By way of factual background, B.B. attended preschool in the Red Clay Consolidated School District (“Red Clay”) during the 2012-2013 school year. Red Clay identified B.B. as a student “eligible for and in need of special education services.” On November 30, 2012, a team with Red Clay developed an IEP for B.B. that included speech and language therapy. In August 2013, B.B. entered the kindergarten class at DCPA, a public charter school. By November 30, 2013, DCPA had not evaluated B.B. for special education services, provided any special education services to him, or ensured that the IEP team conducted its required annual review of the IEP.

On February 20, 2014, B.B.’s mother, Catherine B., sent a letter to DCPA noting that the IEP was over a year old and requesting that DCPA evaluate B.B. On February 21, 2014, Parents’ counsel, on behalf of B.B., filed a due process complaint (the “first complaint”) alleging that DCPA had denied B.B. a FAPE by failing to update the IEP and failing to provide B.B. with special education services for the 2013-2014 school year. The first complaint requested that DCPA “fund an outside evaluation of B.B. to determine his academic levels and speech and language therapy needs.” In May 2014, Parents voluntarily withdrew the first complaint in order to seek the assistance of new legal counsel.

In August 2014, parents filed a second due process complaint (the “second complaint”) against DCPA. No new IDEA violation was alleged and the second complaint asked DCPA to fund an independent educational evaluation of B.B. In September 2014, Parents withdrew the second complaint, because B.B. had transferred to a new school.  

In December 2015, the Red Clay school board voted to revoke DCPA’s charter, and DCPA ceased operations. On April 1, 2016, Parents filed a third due process complaint (the “third complaint”) against DCPA and DDOE alleging the same educational injuries as those alleged in the prior complaints. Nevertheless, the third complaint alleged that, since DCPA had lost is charter, DDOE had become legally responsible for providing a FAPE to B.B. On June 16, 2016, the hearing panel issued a written opinion and order dismissing the third complaint based on the IDEA’s two (2)-year statute of limitations. Parents appealed the panel’s decision to the U.S. District Court for the District of Delaware. DDOE subsequently filed a motion to dismiss pursuant to Fed. R. Civ. P. 12(b)(6), on the basis that Plaintiff’s claims were time barred.

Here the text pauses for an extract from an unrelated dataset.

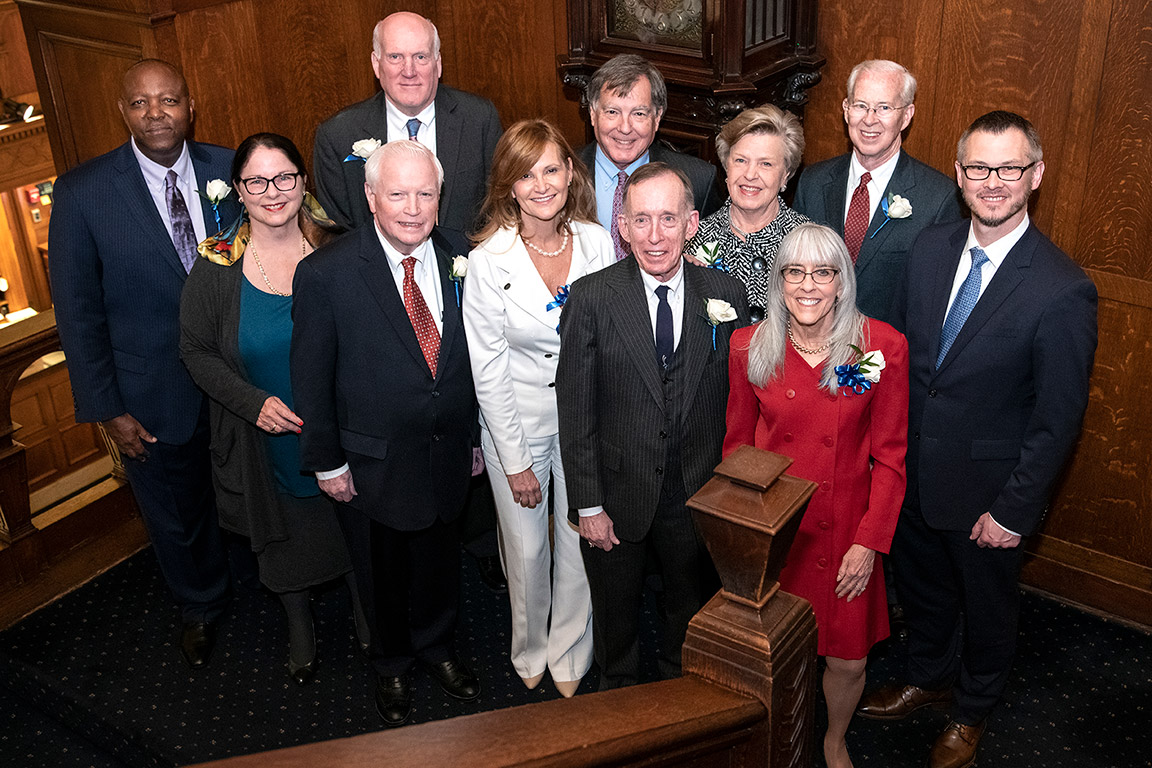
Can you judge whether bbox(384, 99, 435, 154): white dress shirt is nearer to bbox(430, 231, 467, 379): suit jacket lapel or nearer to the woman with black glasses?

Turning to the facts of the case, the Court noted that the IDEA’s two (2)-year limitations period “begins to run once a plaintiff did discover or a reasonably diligent plaintiff would have discovered the facts constituting the violation-whichever comes first.” See 20 U.S.C. § 1415(f)(3)(C); G.L. v. Ligonier Valley School Dist. Auth., 802 F.3d 601, 614 (3d Cir. 2015). The Court found that the same injuries formed the basis of “Plaintiff's first complaint, second complaint, and third complaint, i.e., that DCPA denied B.B. a FAPE by failing to update the IEP in November 2013 and by failing to provide B.B. with special education services for the 2013-2014 school year.”

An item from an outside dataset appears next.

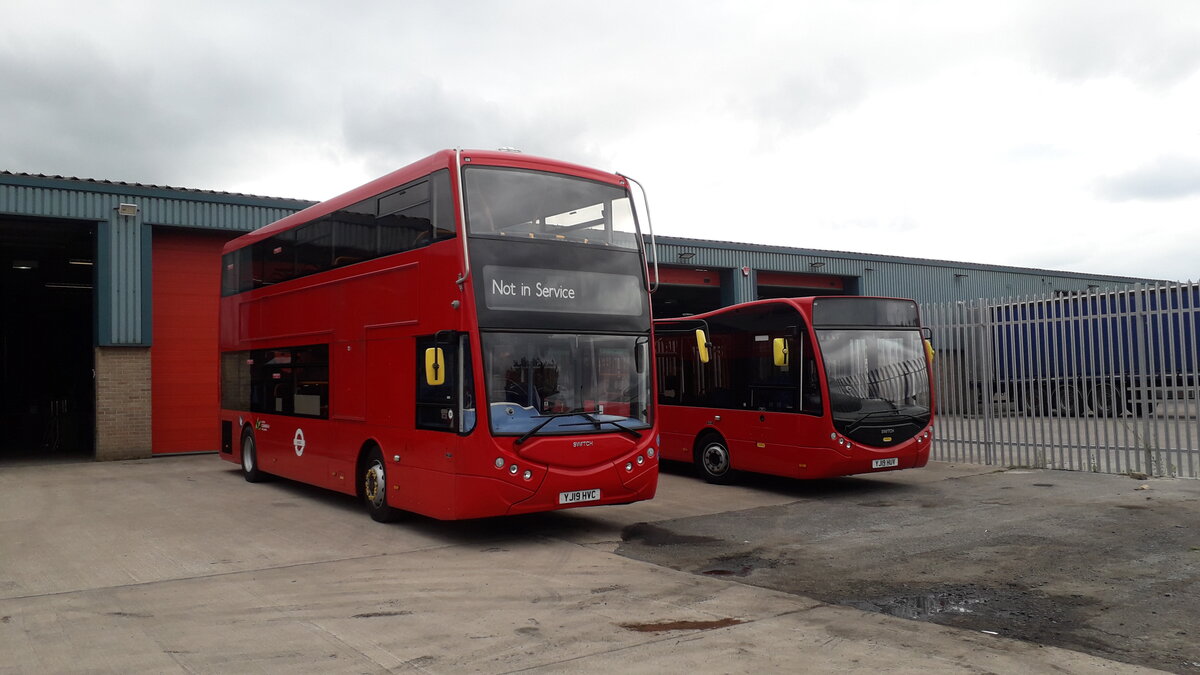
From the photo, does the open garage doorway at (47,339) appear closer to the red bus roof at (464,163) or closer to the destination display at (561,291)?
the red bus roof at (464,163)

According to the Court, Parents “should have known of the alleged injuries to B.B. by November 30, 2013, when Parents, as part of the IEP team, were not asked to participate in any meetings regarding an update to the IEP.” Nevertheless, the Court noted that Parents “actually knew of the alleged injuries by February 2014 when Catherine B. sent a letter to DCPA asking it to remedy those very same injuries.” Because the third complaint was not filed until April 1, 2016, more than two (2) years later, the Court concluded that the third amended complaint must be dismissed as untimely under the statute of limitations provided in the IDEA. Accordingly, the Court granted DDOE’s motion to dismiss.